Board workshops Impact Fee

While most Farragut Board of Mayor and Aldermen members simply had questions during a workshop regarding a development impact fees proposal, Alderman Bob Markli said he thinks the proposal should be trashed.

“I’m going to say I’m very disappointed with the Town, with its resources and the level of talent and ability, is even considering such a retrograde, barely legal, discriminatory form of taxation that assumes that development is evil and must be punished and ensure that it will take much longer for the Town to finally get built out at great expense to the landowners and the people who are actually trying to build it,” Markli said during a workshop before the Board meeting Thursday, Dec. 8.

“When you penalize something, you decrease it. What we will see is slower development.

“This thing, at the rate the Town’s developing now, we are looking at a 1 percent increase in population,” he said. “It will take 30 or 40 years. If we impose this tax, it will take even longer to raise this money, which by the time we get around to getting these roads built will cost twice as much.

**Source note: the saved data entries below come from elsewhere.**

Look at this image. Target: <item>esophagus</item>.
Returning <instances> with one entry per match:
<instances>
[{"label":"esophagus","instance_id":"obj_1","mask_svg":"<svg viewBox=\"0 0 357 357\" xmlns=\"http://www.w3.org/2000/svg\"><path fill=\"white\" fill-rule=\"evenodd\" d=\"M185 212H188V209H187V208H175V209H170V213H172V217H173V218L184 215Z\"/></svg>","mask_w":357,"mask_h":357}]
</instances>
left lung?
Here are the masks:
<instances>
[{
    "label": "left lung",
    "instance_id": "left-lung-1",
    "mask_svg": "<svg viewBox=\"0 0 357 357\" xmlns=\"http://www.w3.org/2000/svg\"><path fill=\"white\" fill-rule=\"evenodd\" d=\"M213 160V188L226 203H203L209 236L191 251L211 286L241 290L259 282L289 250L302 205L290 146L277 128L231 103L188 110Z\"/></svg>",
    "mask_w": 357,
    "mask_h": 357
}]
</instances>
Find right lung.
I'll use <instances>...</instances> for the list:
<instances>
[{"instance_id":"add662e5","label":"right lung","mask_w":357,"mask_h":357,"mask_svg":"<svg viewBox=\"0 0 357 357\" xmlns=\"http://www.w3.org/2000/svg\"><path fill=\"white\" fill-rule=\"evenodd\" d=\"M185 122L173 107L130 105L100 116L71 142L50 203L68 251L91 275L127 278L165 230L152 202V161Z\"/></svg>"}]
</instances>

“So, I think this [ordinance for an impact fee] is a waste of time. We really need to be focusing on increasing our revenues through more viable and equally shared means and looking at how we are spending our money.

“I think we have the resources to improve these roads without unduly burdening one small section of Town, and I think there are a bunch of people here today who share my feelings about that,” Markli said. “I’d like to throw this in the wastebasket.”

Markli referred to a proposed ordinance to charge a fee to developers who are building subdivisions.

Previously, the Town negotiated with developers on costs of improving roads on which developments would be located, but Town staff introduced the idea in 2015 following a lawsuit with one of the developers for Split Rail Farms off Everett Road.

The Town has completed an improvement project to Everett Road, for which a ribbon cutting will be held 10 a.m., Friday, at Everett Road. There are eight other roads off of which there is remaining land that can be developed: Dixon, Union, Boring, Allen-Kirby, Evans and Virtue, Farragut’s Town assistant administrator Gary Palmer said.

The Board could base the fee on one of two different approaches, zonal by corridors or Townwide. Palmer suggested Townwide would be cheaper for developers.

Russ Rackley, a licensed professional engineer with Rackley Engineering, said, “A developer would need to build more houses, creating denser neighborhoods, to pay for the road improvements.

“We would need 5,200 acres to generate $52 million. There’s not that much acreage left. You are not going to get there.”